指定任務 1 = 根據談農地歸屬的網頁摘錄，判斷下列三項說法是否與原文相符：(a) 英國的土地在法律上歸國王所有；(b) 向筆者提問的地方干部不知道集體所有制這個法律用語；(c) 作者認為實際支配權的現實存在總是合理的。每項回答「是」或「否」，並原樣引用原文中起決定作用的字句。
指定任務 2 = 網頁摘錄中以「長話短說」開頭的那一段提到了哪些人物或群體？請全部列出。
指定任務 3 = 請接著這篇談農地歸屬的網頁摘錄的最後一句往下寫。

網頁摘錄 =
########################################

近些年,筆者在調研工作中接觸到很多關心農村土地問題的第一線公務人員,他們的所思所想,以為很有現實意義。做一個歸納,認為下列問題值得討論。
一、農地究竟歸誰所有?
不止一次,有地方干部對筆者提問,農地究竟歸誰所有?問者不是不知道集體所有制這個法律用語。他們是在質問。我們不能簡單地用法律概念作回應。
長話短說。馬克思在這一點上有好的說法。需要區別法律上的所有權和經濟意義上的所有權。英國的土地在法律上歸國王所有,但英國的朋友講,英國的農民從不記得土地是國王的。這就是說,在經濟意義上,英國的農地實際歸地主或農場主所有。法律上的所有權被名義化了。
按中國的農村土地承包法,集體所有權也接近被“名義化”了,但在我們中國法制環境下,事情遠沒有這么簡單。
如果法律上沒有形成具有特定主體的財產權,或法律得不到尊重,那么,誰對土地有實際的支配權,經濟意義上的所有權就歸誰!而這個實際支配權在中國并沒有一個范式。若一個村長敢于隨便和開發商聯合占地、拆房,這些土地不就是村長所有么?盡管法律規定不是如此。
然而,實際支配權的現實存在并不總是合理。我們的麻煩就在于名義法權和實際支配權之間有復雜廣闊的反差,一切糊涂、糾紛均來自這個空間。所以,我們說不清農地究竟歸誰所有。所謂產權不清,也就是這個意思。

########################################

可用資料 =

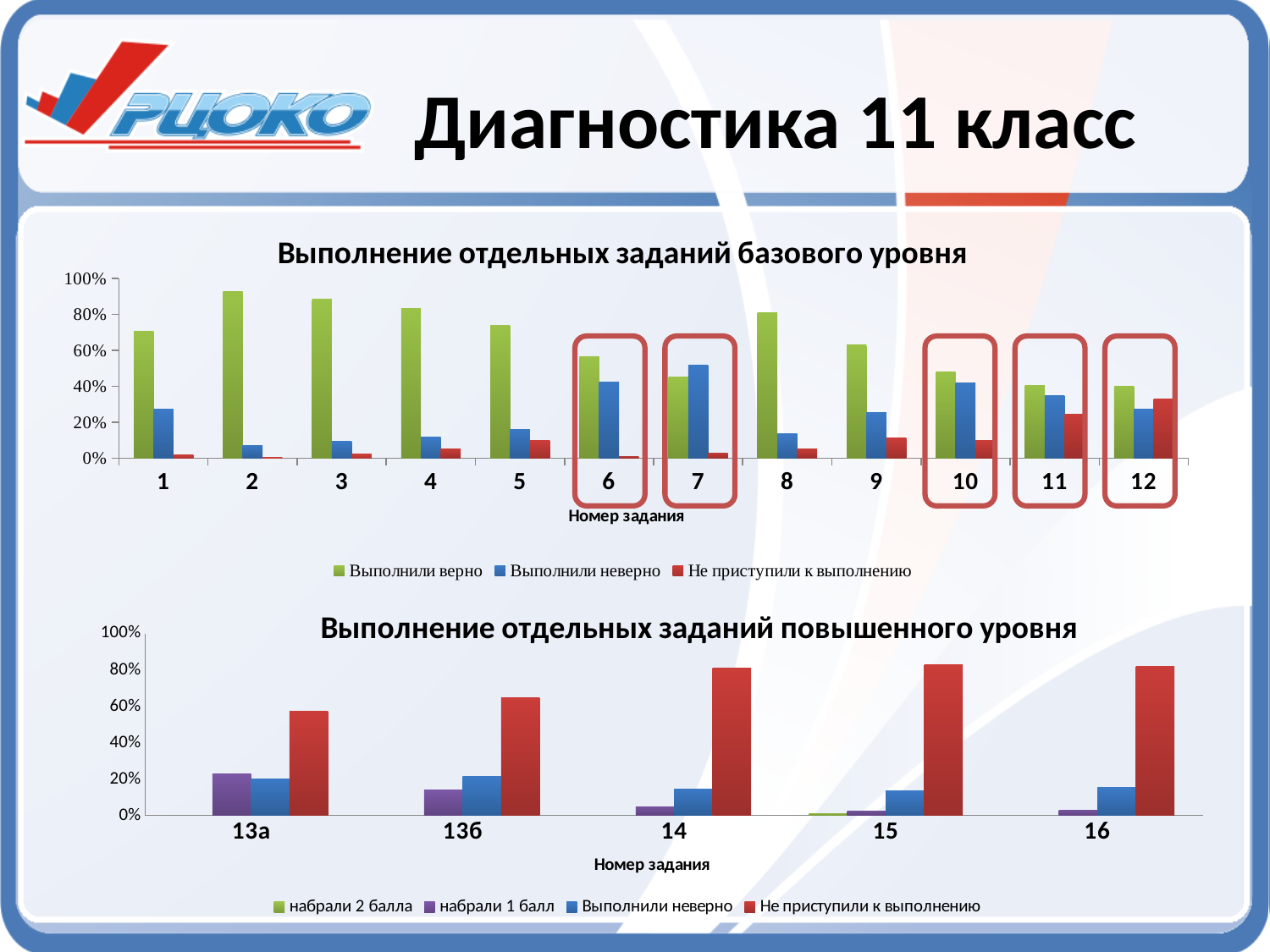
In the top chart "Выполнение отдельных заданий базового уровня", is the "Выполнили верно" value for task 1 greater or less than 60%? greater In the top chart "Выполнение отдельных заданий базового уровня", which task has the highest value for "Выполнили неверно"? 7 In the top chart "Выполнение отдельных заданий базового уровня", which task has the highest value for "Выполнили верно"? 2 In the bottom chart "Выполнение отдельных заданий повышенного уровня", which task has the lowest value for "Не приступили к выполнению"? 13а How many task numbers are shown on the x axis of the top chart "Выполнение отдельных заданий базового уровня"? 12 What kind of chart is the top chart titled "Выполнение отдельных заданий базового уровня"? bar chart How many series does the legend of the bottom chart "Выполнение отдельных заданий повышенного уровня" list? 4 In the top chart "Выполнение отдельных заданий базового уровня", which task has the highest value for "Не приступили к выполнению"? 12 In the top chart "Выполнение отдельных заданий базового уровня", for task 7, which is larger: "Выполнили верно" or "Выполнили неверно"? Выполнили неверно In the bottom chart "Выполнение отдельных заданий повышенного уровня", is the "Не приступили к выполнению" value for task 14 greater or less than 60%? greater How many task numbers are shown on the x axis of the bottom chart "Выполнение отдельных заданий повышенного уровня"? 5 How many series does the legend of the top chart "Выполнение отдельных заданий базового уровня" list? 3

########################################

參考答案 1 =
(a) 是。「英國的土地在法律上歸國王所有」
(b) 否。「問者不是不知道集體所有制這個法律用語」
(c) 否。「實際支配權的現實存在并不總是合理」

參考答案 2 = 馬克思、國王、英國的朋友、英國的農民、地主、農場主

參考答案 3 =
好的土地法制系統有兩個要點:第一,盡可能使名義法權和經濟意義上的權利統一起來;第二,實際權利要有利于提高土地資源利用的效率和公平程度。
中國法權上的集體所有制是“共同共有產權”,而經濟研究表明,農業生產適合采用“按份共有產權”或“私有產權”。按照這個要求,我們要實行多元化的土地產權制度,將農業生產用地歸于農民或農民按“按份共有”原則組織起來的合作社,將少量土地作為“公地”,按“共同共有”原則歸集體或社區所有,將宅基地完全歸農民所有。
當然,也可以“曲線”改革,就是做虛“共同共有”,做實農戶承包權。十七屆三中全會確立的土地承包長久不變的改革思路在大的方向上符合上述要求。二、如何認識政府的規劃權?
當今世界,沒有絕對的私人土地產權。政府的規劃權其實是基于土地的公共屬性而發生的對土地產權的分割。但在實踐中,這項權利常常使用不當。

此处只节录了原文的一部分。